Objective — Pull out each line of the data below that contains the string "gray". Case matters.

>> begin Task data

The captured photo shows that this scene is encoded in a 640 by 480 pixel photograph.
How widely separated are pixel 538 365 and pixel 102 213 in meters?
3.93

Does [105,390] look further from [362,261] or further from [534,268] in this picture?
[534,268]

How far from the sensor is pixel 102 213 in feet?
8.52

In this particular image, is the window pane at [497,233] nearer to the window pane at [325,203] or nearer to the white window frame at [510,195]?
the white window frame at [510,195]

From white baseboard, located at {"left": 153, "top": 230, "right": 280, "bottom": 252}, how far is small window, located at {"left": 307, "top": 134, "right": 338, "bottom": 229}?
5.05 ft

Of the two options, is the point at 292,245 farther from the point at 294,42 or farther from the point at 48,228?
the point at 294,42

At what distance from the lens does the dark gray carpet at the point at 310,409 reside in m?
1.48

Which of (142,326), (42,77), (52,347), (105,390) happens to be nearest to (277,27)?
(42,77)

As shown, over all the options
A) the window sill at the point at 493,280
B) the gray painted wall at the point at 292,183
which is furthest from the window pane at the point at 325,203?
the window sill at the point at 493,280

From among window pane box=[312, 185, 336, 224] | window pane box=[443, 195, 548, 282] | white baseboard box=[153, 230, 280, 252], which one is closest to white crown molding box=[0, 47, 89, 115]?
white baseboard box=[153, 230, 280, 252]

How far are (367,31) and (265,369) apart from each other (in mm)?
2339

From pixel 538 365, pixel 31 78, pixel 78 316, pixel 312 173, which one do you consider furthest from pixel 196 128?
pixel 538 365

>> end Task data
>> begin Task data

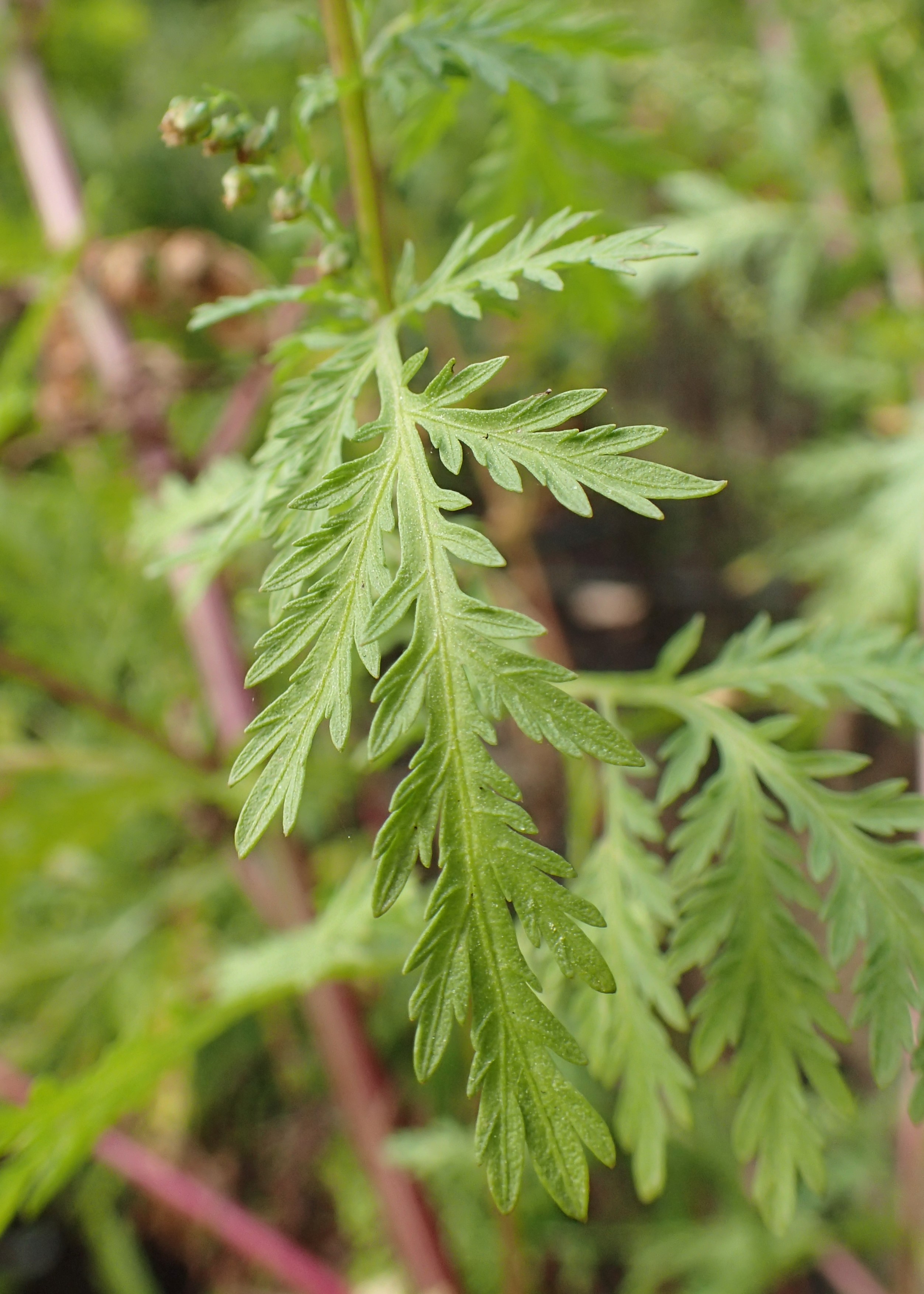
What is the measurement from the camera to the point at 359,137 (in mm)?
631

>> end Task data

Answer to this problem —
At what distance from the lens does the dark gray carpet at the point at 310,409 reside in m?
B) the gray painted wall at the point at 292,183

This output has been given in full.